Le Tribunal Administratif de Nancy annule le refus de titre de séjour opposé à Mme C, ressortissante marocaine, par la préfète de Meurthe-et-Moselle le 3 octobre 2023. La décision est fondée sur la méconnaissance de l'article 8 de la Convention européenne des droits de l'homme, protégeant le droit à la vie privée et familiale. Le tribunal retient la présence continue en France depuis huit ans, l'ancrage familial régulier (mari, enfants, petits-enfants), l'absence d'attaches au Maroc et la nécessité d'un soutien familial quotidien lié à une pathologie grave.

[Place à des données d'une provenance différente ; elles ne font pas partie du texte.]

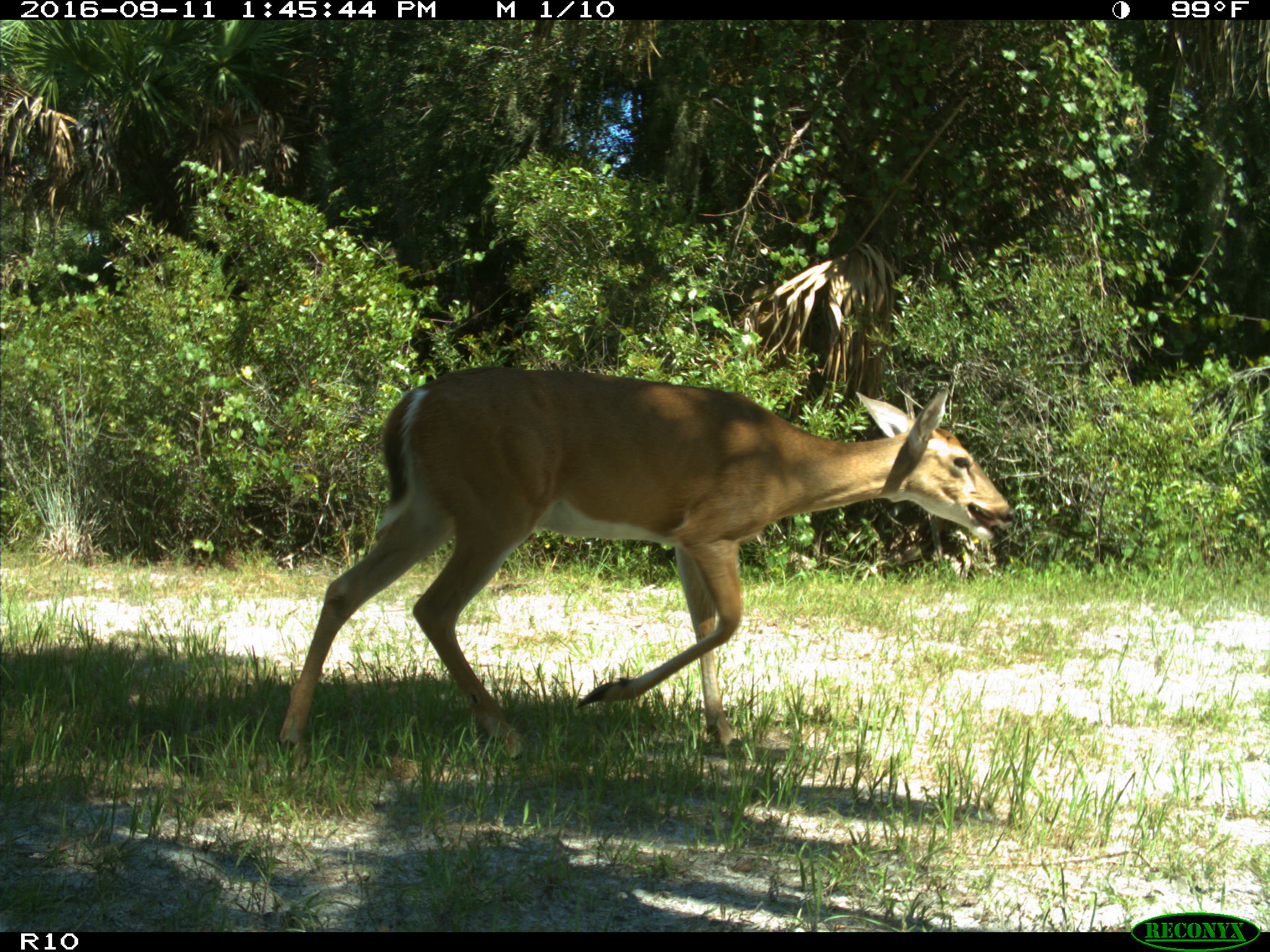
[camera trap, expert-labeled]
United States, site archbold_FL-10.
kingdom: Animalia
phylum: Chordata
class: Mammalia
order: Artiodactyla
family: Cervidae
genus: Odocoileus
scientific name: Odocoileus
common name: deer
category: unidentified deer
Unidentified deer (deer) (Odocoileus).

La solution s'appuie sur les stipulations de l'article 8 de la CESDH.
Le Tribunal Administratif de Melun a annulé l'arrêté du 3 août 2024 par lequel le préfet de la Seine-Saint-Denis avait prononcé une interdiction de circulation sur le territoire français de vingt-quatre mois à l'encontre de M. D, ressortissant espagnol. La juridiction a jugé que cette décision était insuffisamment motivée, le préfet n'ayant pas indiqué de motifs de fait propres à cette mesure, en méconnaissance des exigences de motivation des actes administratifs. En revanche, les autres décisions contestées (obligation de quitter le territoire français sans délai et fixation du pays de destination) ont été validées, les moyens soulevés par le requérant étant écartés. Cette solution s'appuie sur le code des relations entre le public et l'administration et le code de l'entrée et du séjour des étrangers et du droit d'asile.